What upside down world am I living in?

------
kakarot
It's incredible to see Teen Vogue be so frank about the necessity of obscuring
one's political activities, even if they are peaceful in nature. Governmental
vengeance aside, you simply do not know what could lead to your next denial of
healthcare or your being blacklisted by the company you've been trying to join
for years.

------
oculusthrift
All teenagers need to use secure messaging unless they want 60 year old NSA
agents passing the photos they send to their boyfriend around the office.

------
RodericDay
You know, I still don't get why people jumped on The Guardian and Tobias
Boelter about the WhatsApp debacle. People keep trying to frame it as "they
told everyone to give up on encryption", when it was blatantly clear to me
that the message was "you can do better than Facebook for encryption".

I _do not_ like this kinda stuff:

> “If you're a whistleblower like Edward Snowden, or if you are a politician,
> or if you are a journalist who regularly deals with people at risk of
> deportation, or if you work regularly in countries with harsh, repressive
> governments… you will have a different threat model to someone who just
> wants privacy because they’re talking about intimate or personally important
> stuff,” says Muffett. In such extreme cases, Tufekci suggests you use Signal
> to get in touch with experts such as the Electronic Frontier Foundation, who
> can teach you the finer points of digital security.

> For the rest of us, the end-to-end encryption in WhatsApp is enough to keep
> our chats out of snoopers’ hands. Indeed, privacy invasion may not come from
> the NSA or security services, but the people in your life — if you want to
> keep your parents or siblings from seeing your messages, you don’t need a
> secure app so much as a PIN to unlock your phone.

This is not okay. This basically says, "yeah, if you're a huge weirdo with a
target on your back, you may want to use Signal". And yet I use Signal to
casually talk with my friends about movies and food. I'd like to think that
there's strength in numbers, I'd hate for Signal to be, rather than
protective, a big bullseye for politically dangerous people.

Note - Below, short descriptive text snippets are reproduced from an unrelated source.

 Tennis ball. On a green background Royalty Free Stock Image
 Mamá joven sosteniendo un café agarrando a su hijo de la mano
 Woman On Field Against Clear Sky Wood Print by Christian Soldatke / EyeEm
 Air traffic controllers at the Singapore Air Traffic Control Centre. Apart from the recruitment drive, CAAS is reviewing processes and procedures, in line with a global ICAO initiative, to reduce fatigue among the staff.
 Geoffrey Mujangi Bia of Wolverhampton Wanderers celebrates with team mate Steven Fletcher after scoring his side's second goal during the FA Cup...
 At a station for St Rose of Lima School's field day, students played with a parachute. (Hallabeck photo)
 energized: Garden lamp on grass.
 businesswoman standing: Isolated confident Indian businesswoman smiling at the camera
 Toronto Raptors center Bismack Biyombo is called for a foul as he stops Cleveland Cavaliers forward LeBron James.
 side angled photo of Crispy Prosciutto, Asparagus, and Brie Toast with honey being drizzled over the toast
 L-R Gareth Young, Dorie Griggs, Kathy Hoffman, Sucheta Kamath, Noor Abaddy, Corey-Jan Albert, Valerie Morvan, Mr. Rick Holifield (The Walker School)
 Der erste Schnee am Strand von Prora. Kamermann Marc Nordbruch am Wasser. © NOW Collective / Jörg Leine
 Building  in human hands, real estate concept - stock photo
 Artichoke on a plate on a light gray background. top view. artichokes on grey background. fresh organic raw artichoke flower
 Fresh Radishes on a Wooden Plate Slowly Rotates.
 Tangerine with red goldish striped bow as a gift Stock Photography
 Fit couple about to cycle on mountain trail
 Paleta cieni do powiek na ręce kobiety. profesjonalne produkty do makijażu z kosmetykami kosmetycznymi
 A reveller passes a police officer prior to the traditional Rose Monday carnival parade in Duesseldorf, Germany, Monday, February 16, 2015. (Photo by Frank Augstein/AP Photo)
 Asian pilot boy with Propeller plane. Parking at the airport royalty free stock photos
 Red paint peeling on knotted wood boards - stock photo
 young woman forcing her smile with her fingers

The continued attack on Tobias Boelter and The Guardian about this, as if they
had committed an unconscionable crime, is extremely jarring when people then
praise this article that says to kids "privacy invasion may not come from the
NSA".

I don't like being considered an "extreme case" for taking effortless, cost-
free precautions that have a nice side-effect of not being part of Facebook's
ecosystem. Look at this: "whether it’s Facebook Messenger, WhatsApp, or a
stronger tool such as Signal." It's basically an ad for Facebook properties.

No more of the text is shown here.